The doctor just stared at the ground as he felt so terrible being the bearer of bad news. Trey lay there with a blank stare on his face, almost as if the news hadn’t sunk in.

“Would you like to be the one who tells your family, Trey? Or should I inform them?” the doctor asked.

“You tell them,” Trey said quietly.

“Ok I will. They will be right in to see you as soon as I let them know the situation.”

“NO,” Trey snapped with almost an angry voice. “I do not want to see anyone for a long time.”

The doctor left the room, leaving Trey all alone. His whole life all Trey had known was basketball. He never hung out with friends on the weekend, he was in the gym practicing ball handling. After practice, he stayed extra hours working on his own stuff. In the summers he had a tournament almost every weekend. Secretly, he hated basketball. He had lost the little kid enthusiasm he had always had. It was his entire life, but he just wanted a normal life like all the kids at his high school. Telling his parents was never an option. Being offered a full ride division 1 scholarship were his parents expectations from the first time he touched a ball. It turned out to be a curse more than a goal. Disappointing his parents would be the hardest thing for him, so inside he continued to play the game he hated.

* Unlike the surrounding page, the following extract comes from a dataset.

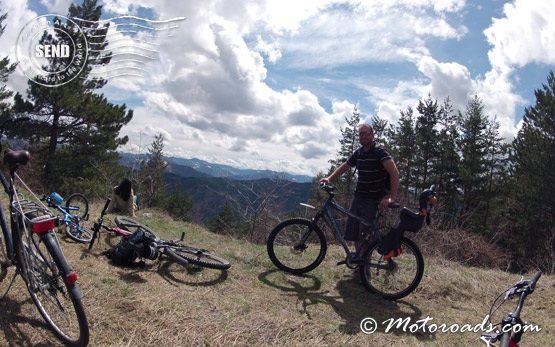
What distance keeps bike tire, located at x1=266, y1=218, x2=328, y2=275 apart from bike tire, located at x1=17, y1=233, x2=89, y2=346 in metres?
3.08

Thoughts were racing in Trey’s head. Shouldn’t I be crying right now? Everything I have ever worked for has just been taken away from me. Shouldn’t I be devastated?

He had never had this feeling before. He felt relieved. This was an excuse to finally get away from the curse that had been on his shoulders since day one. This way Trey wouldn’t have to disappoint his parents or coaches or people of the town that all had the same expectations. This was perfect. From the outside, it looked like sheer bad luck. Trey, back in his bed, forgot about his pain. The future looked bright he thought.

The doctor walked down the hall feeling upset for the Smith family. He knew how sad Trey must be. He could only imagine the pain his parents would show once they heard the news.

“Trey’s leg is broken in three places, Mr. and Mrs. Smith. He won’t be playing sports for a very long time. I am so sorry.”

When they said nothing, the doctor walked away. Mrs. Smith let out a loud shriek as she lost it. Tears flowed from their eyes as their creation had been so close to fulfilling their dreams.